Mantan Kepala Inspektorat Surabaya Agoes Winajat sangat getol untuk menyuarakan revisi perda itu
J
Dia membuat surat tanggapan atas mandeknya pembahasan raperda PBB dan rencana kenaikan PBB 2020. Ada lima poin yang dia sampaikan dalam surat yang ditulis tangan itu.
Pertama, dia mempertanyakan mengapa kenaikan APBD dijadikan alasan kenaikan PBB. Kedua, dia berharap wilayah yang berkembang diberi waktu paling tidak setahun untuk menikmati perubahan. Misalnya Middle East Ring Road (MERR). Rumah dan tanah pertanian di wilayah itu berubah peruntukan untuk perdagangan dan usaha jasa.
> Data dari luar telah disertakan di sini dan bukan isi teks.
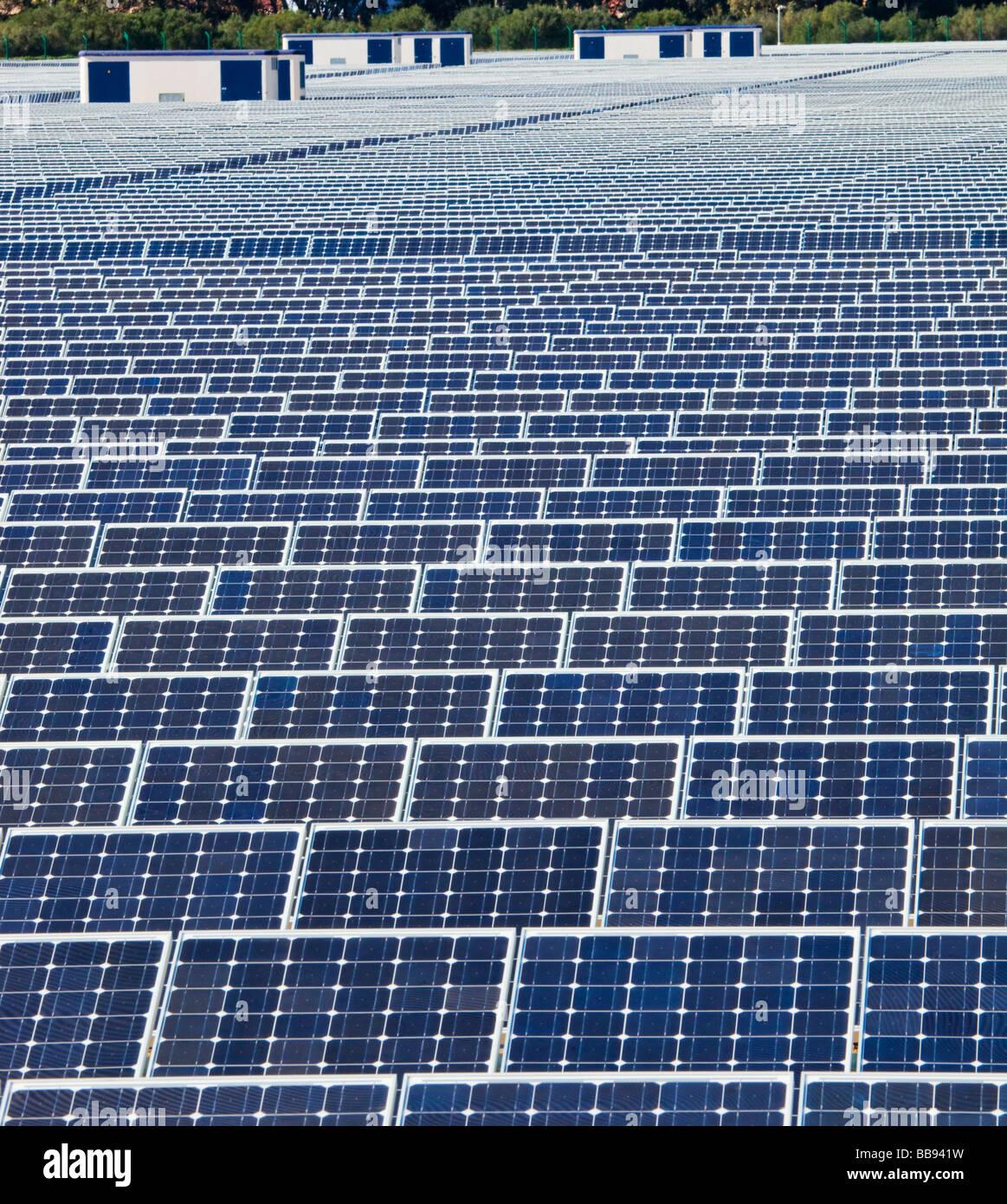 Energia solare centro vicino Guadarranque San Roque la provincia di Cadiz Cadice Spagna Immagini Stock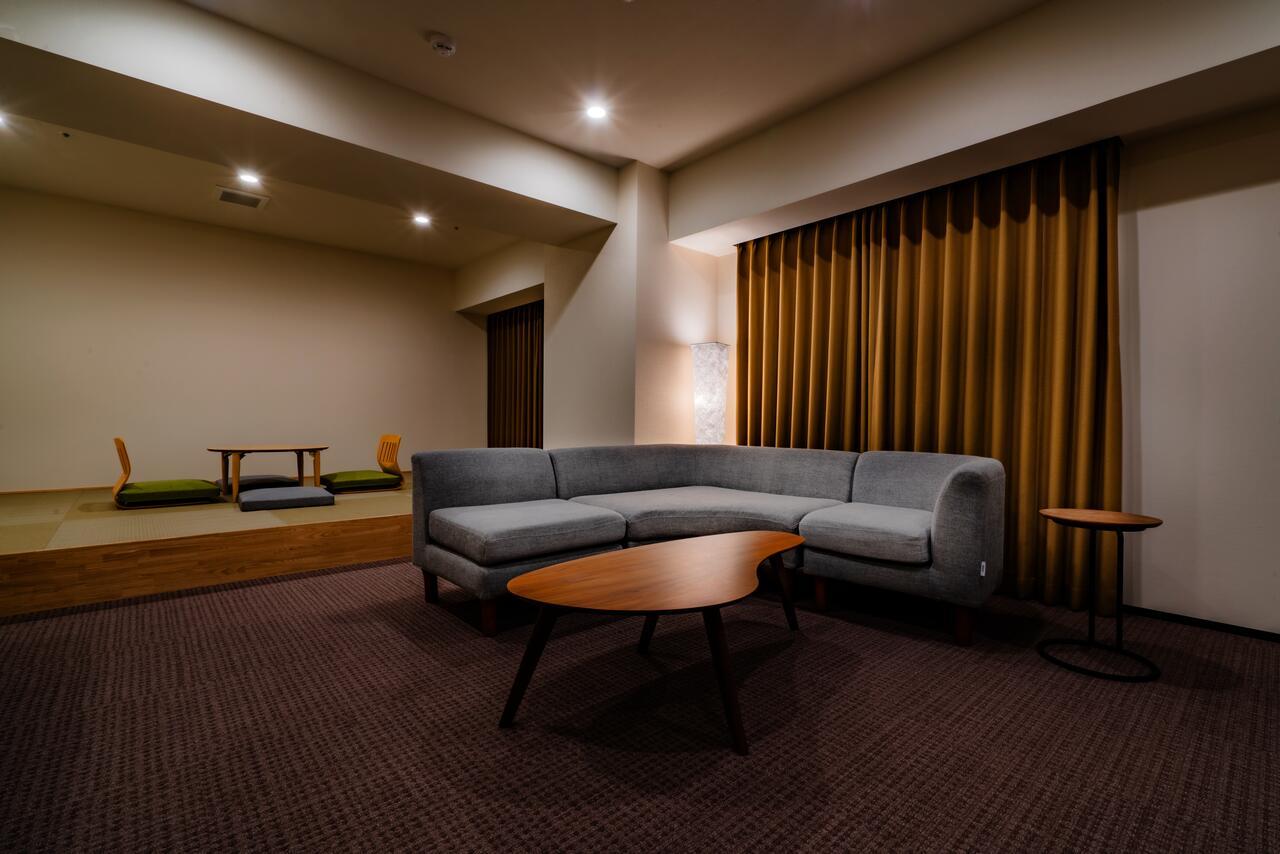 和モダンのデザインに落とし込んだ畳の寝室もございます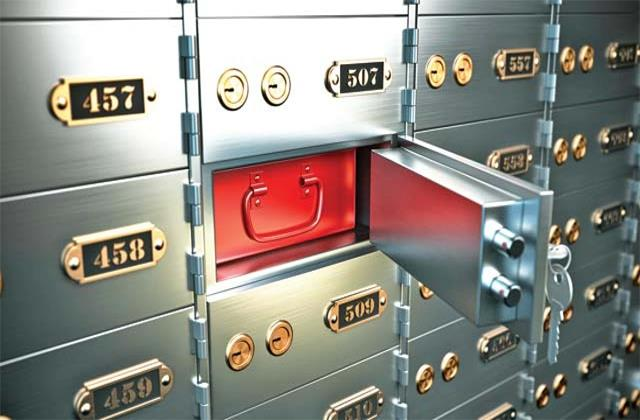 supreme court orders rbi regulations made on bank locker in 6 months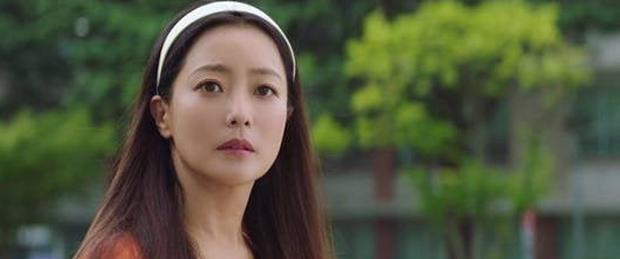 Kim Hee Sun đóng gái trẻ đôi mươi trong Alice, cư dân mạng phàn nàn: Chị đẹp thật nhưng sai quá chị ơi! - Ảnh 2.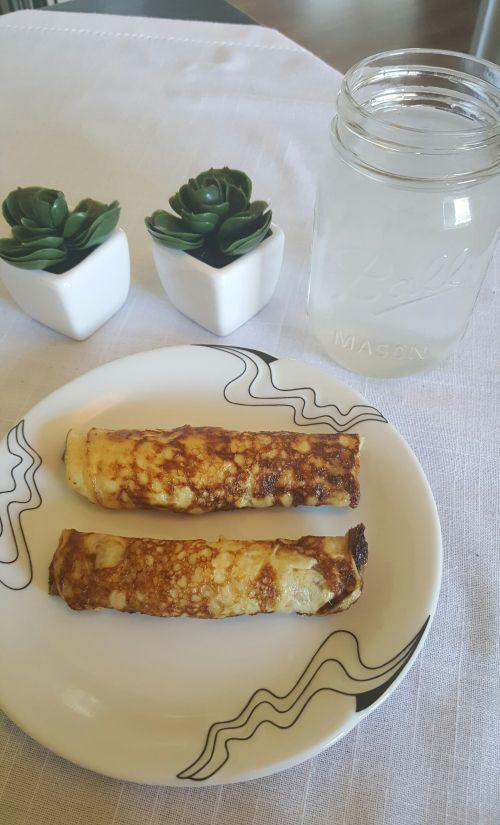 4dl fløte 2 egg  2ts smør 1ts bakepulver  4ts fiberhusk Smelt smør. Bland så alt...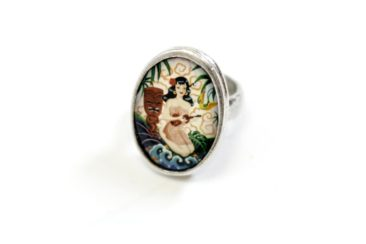 Hawaiian pin up ring by CLASSIC HARDWARE, $24. Photo by Jessica Laudicina.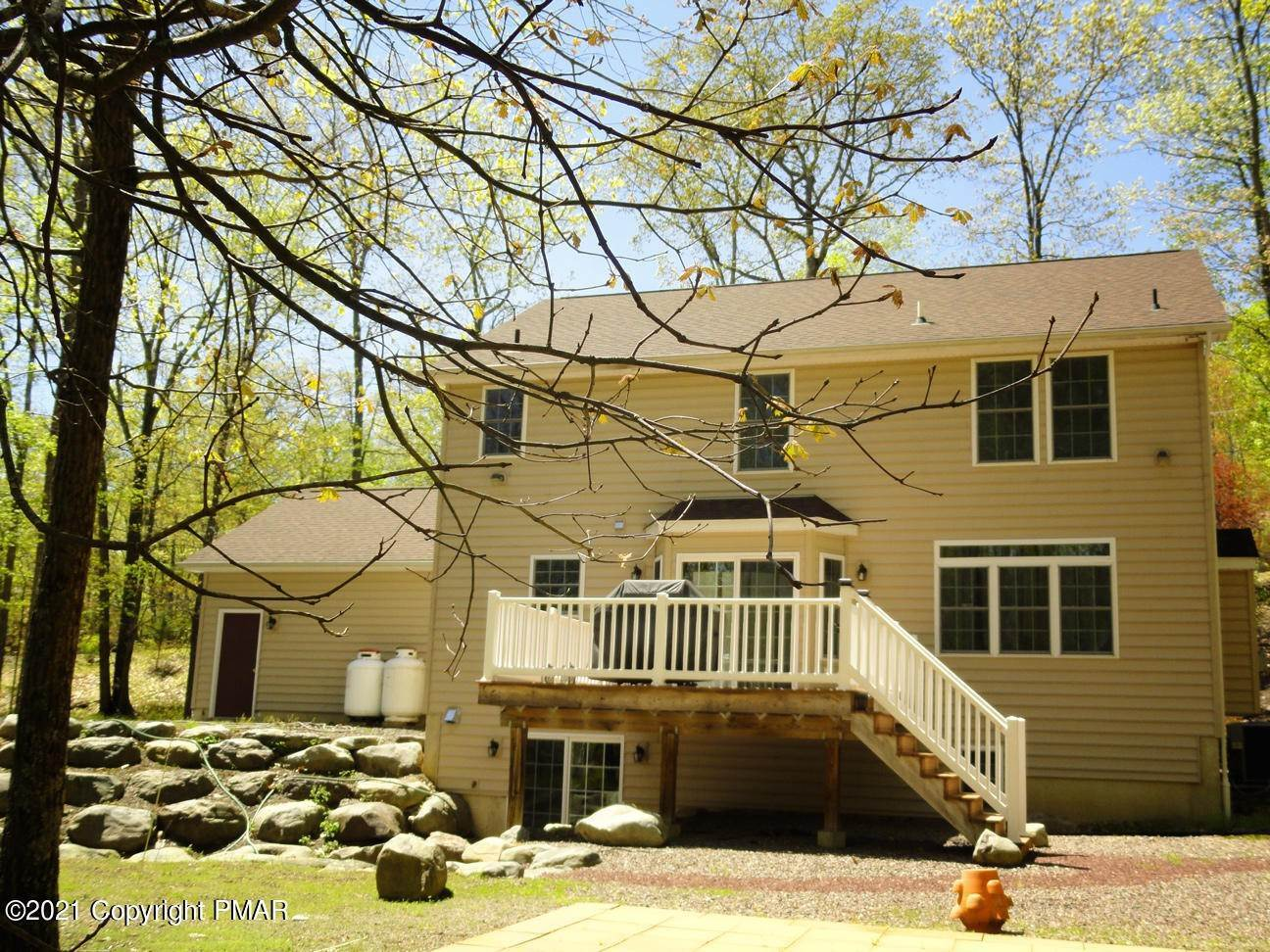 19. Single Family Homes for Sale at 2199 Lancaster Dr Bushkill, Pennsylvania 18324 United States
Otomatis, nilai jual aset warga di kanan dan kiri jalan tersebut makin mahal. ”Paling tidak, biarkan mereka menikmatinya selama setahun,” kata pria yang tinggal di Gayungsari tersebut.
Ketiga, usaha pertambakan sangat dipengaruhi cuaca. Setiap tahun hasil perikanan di Surabaya makin turun. Seyogianya para pengusaha itu tidak dibebani PBB yang terus-menerus naik. Keempat, perubahan nilai jual objek pajak (NJOP) yang rencananya dilakukan sejak awal tahun harus memperhatikan Peraturan Menteri Keuangan Nomor 208/PMK. 07 Tahun 2018 tentang Pedoman Penilaian PBB. ”Sehingga kenaikan NJOP tidak dipukul rata,” papar Agoes.
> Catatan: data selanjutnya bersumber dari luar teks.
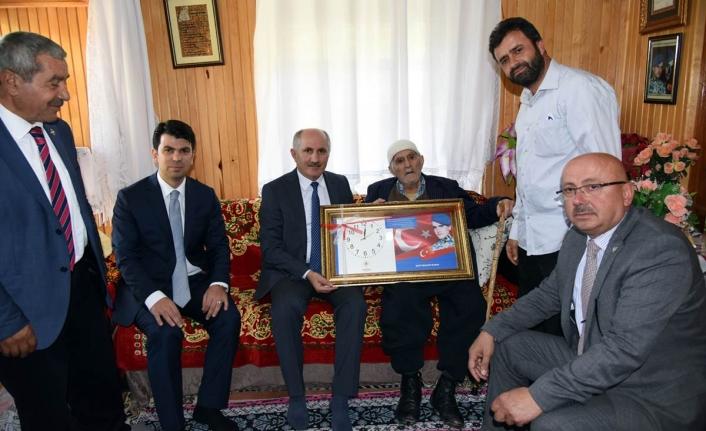 Şehit Ailesi Ve Kıbrıs Gazisine Ziyaret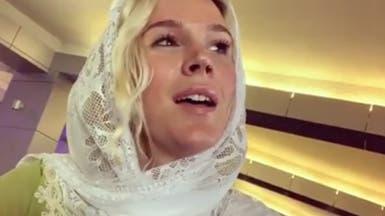 إيران: لم نطرد المغنية جوس ستون.. بل منعناها من الدخول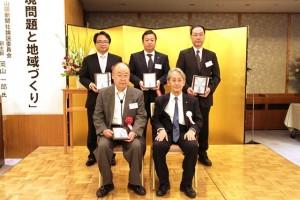 表彰楯を手にした石田准教授(後列左)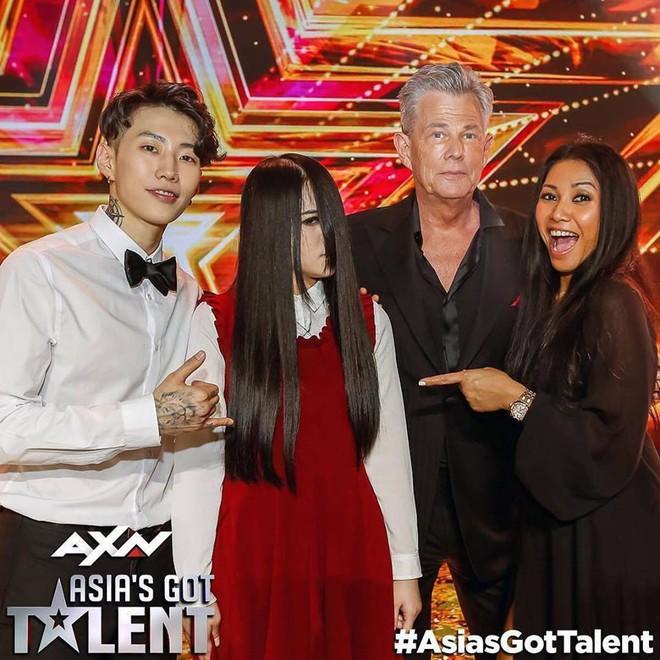 """Nhan sắc thật của """"ma nữ kinh dị"""" thắng Asia's Got Talent sẽ khiến ai xem cũng không khỏi bất ngờ!"""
Yang terakhir, dia menyuarakan upaya DPRD Surabaya yang membahas revisi Perda PBB sejak akhir 2018. Namun, di DPRD periode baru, perda itu belum disentuh sama sekali.
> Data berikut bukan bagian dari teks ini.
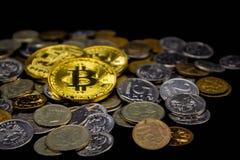 Monety na czarnym tle obraz stock
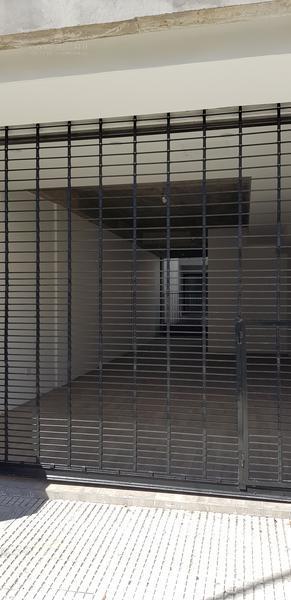 Foto Departamento en Venta en  Lomas de Zamora Oeste,  Lomas De Zamora  Portela 634 1 D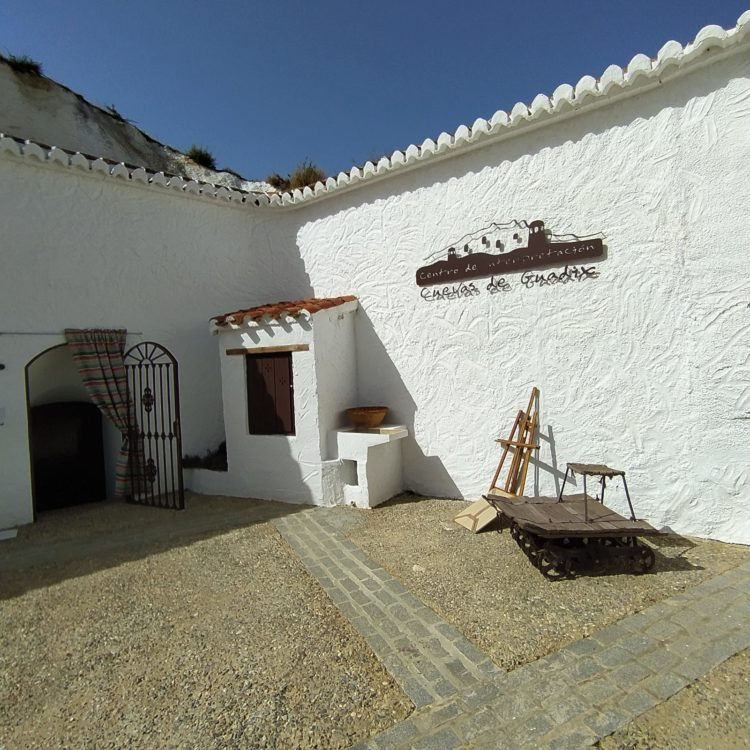 Centro Interpretación Cuevas de Guadix 750x750 - El Geoparque instala espacios de promoción en 36 centros de interpretación y puntos de información turística del territorio - Geoparque de Granada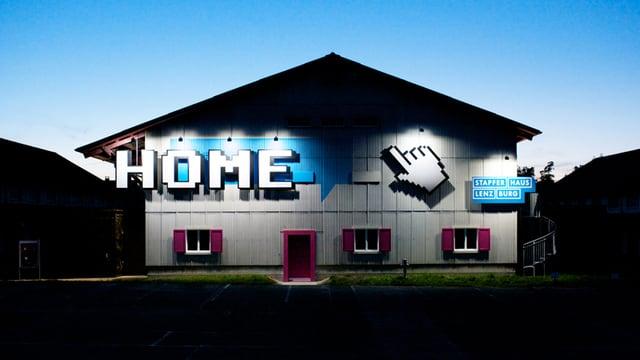 """Blick von aussen auf das Gebäude, in dem das Stapferhaus drin ist. Auf der Fassade prangt gross der Schriftzug """"Home"""" anlässlich der gleichnahmigen Ausstellung."""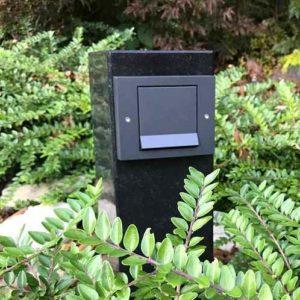 Unauffaellige Steckdose für Gartenstrahler und Gartenbeleuchtung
Pakar hukum Universitas Surabaya (Ubaya) Prof Eko Sagitario juga menagih revisi itu. Selama ini dia juga mengawal pansus dalam pembahasannya. Dia mengusulkan agar raperda tersebut dibahas lagi tanpa memulai dari nol. ”Yang sudah dikerjakan saja dilanjutkan. Saya berharap usulan saya direalisasi,” ujar guru besar pertama Ubaya itu.
Sebelumnya, Badan Pengelolaan Keuangan dan Pajak Daerah (BPKPD) menerangkan, kenaikan PBB terjadi karena beban belanja naik. Ada kenaikan beban belanja hingga Rp 800 miliar yang membuat APBD 2020 menembus Rp 10,3 triliun. Akibatnya, target PBB dinaikkan dari Rp 1,155 triliun menjadi Rp 1,307 triliun.
Eko paham dengan kenaikan belanja tersebut. Namun, dia berharap pemerintah tak hanya mengandalkan pendapatan dari sektor pajak. Menurut dia, itu tak beda jauh dengan upeti di sistem pemerintahan monarki. ”Indonesia kan tidak begitu. Cari pendapatan dari badan usaha lah,” katanya.